■ **WHAT IS EXPECTED**
Please repeat every one of the records below word for word, leaving out the pictures.
+++ AVAILABLE DATA
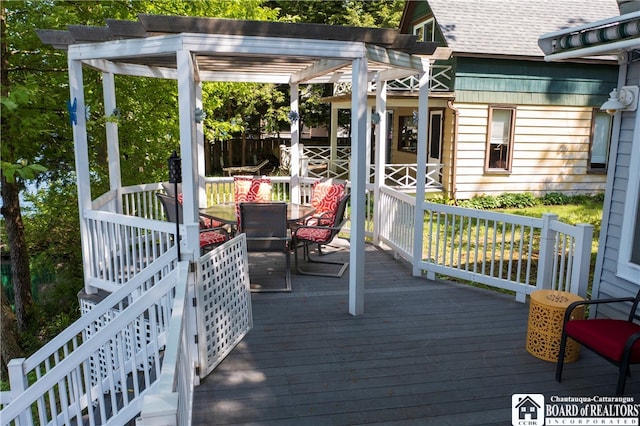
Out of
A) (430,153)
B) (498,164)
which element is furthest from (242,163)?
(498,164)

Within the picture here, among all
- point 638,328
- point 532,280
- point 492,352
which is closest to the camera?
point 638,328

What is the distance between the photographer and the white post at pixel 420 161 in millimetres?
5999

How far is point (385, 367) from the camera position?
3998 mm

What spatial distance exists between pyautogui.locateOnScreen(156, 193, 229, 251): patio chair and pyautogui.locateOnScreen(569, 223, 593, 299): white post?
3.98 metres

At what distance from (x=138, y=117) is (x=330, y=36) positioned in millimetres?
5213

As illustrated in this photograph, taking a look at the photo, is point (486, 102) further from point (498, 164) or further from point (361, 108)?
point (361, 108)

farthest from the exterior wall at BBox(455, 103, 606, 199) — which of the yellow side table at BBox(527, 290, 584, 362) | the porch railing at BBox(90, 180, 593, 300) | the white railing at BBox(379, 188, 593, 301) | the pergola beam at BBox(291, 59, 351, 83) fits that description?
the yellow side table at BBox(527, 290, 584, 362)

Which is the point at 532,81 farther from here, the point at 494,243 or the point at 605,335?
the point at 605,335

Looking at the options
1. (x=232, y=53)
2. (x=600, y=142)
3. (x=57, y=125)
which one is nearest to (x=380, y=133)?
(x=232, y=53)

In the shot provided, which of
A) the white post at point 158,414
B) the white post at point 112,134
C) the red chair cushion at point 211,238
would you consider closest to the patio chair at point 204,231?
the red chair cushion at point 211,238

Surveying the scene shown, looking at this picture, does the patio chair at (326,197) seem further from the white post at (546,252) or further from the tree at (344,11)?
the tree at (344,11)

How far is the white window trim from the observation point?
4.22 m

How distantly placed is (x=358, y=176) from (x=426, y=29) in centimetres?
1076

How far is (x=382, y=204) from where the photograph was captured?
24.4 ft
++++++
■ **TASK RESPONSE**
Out of
A) (430,153)
B) (498,164)
which element is furthest from (242,163)?
(498,164)

Within the picture here, among all
- point 638,328
- point 532,280
- point 492,352
which is closest to the camera?
point 638,328

What is the distance between the photographer and the white post at pixel 420 161 in millimetres?
5999

How far is point (385, 367) from the camera position?
3998 mm

What spatial distance exists between pyautogui.locateOnScreen(156, 193, 229, 251): patio chair and pyautogui.locateOnScreen(569, 223, 593, 299): white post?
3.98 metres

At what distance from (x=138, y=117) is (x=330, y=36) positioned in millimetres?
5213

As illustrated in this photograph, taking a look at the photo, is point (486, 102) further from point (498, 164) or further from point (361, 108)?
point (361, 108)

farthest from the exterior wall at BBox(455, 103, 606, 199) — which of the yellow side table at BBox(527, 290, 584, 362) | the porch railing at BBox(90, 180, 593, 300) | the white railing at BBox(379, 188, 593, 301) | the pergola beam at BBox(291, 59, 351, 83) fits that description?
the yellow side table at BBox(527, 290, 584, 362)

Which is the point at 532,81 farther from here, the point at 494,243 or the point at 605,335?
the point at 605,335

Looking at the options
1. (x=232, y=53)
2. (x=600, y=142)
3. (x=57, y=125)
which one is nearest to (x=380, y=133)?
(x=232, y=53)

In the shot provided, which of
A) the white post at point 158,414
B) the white post at point 112,134
C) the red chair cushion at point 211,238
would you consider closest to the patio chair at point 204,231?
the red chair cushion at point 211,238

Surveying the scene shown, looking at this picture, does the patio chair at (326,197) seem further from the white post at (546,252) or further from the tree at (344,11)?
the tree at (344,11)

How far is the white window trim from the observation point?
4.22 m

How distantly placed is (x=358, y=176) from (x=426, y=29) in centimetres?
1076

How far is (x=382, y=204) from where the photograph was captured?
24.4 ft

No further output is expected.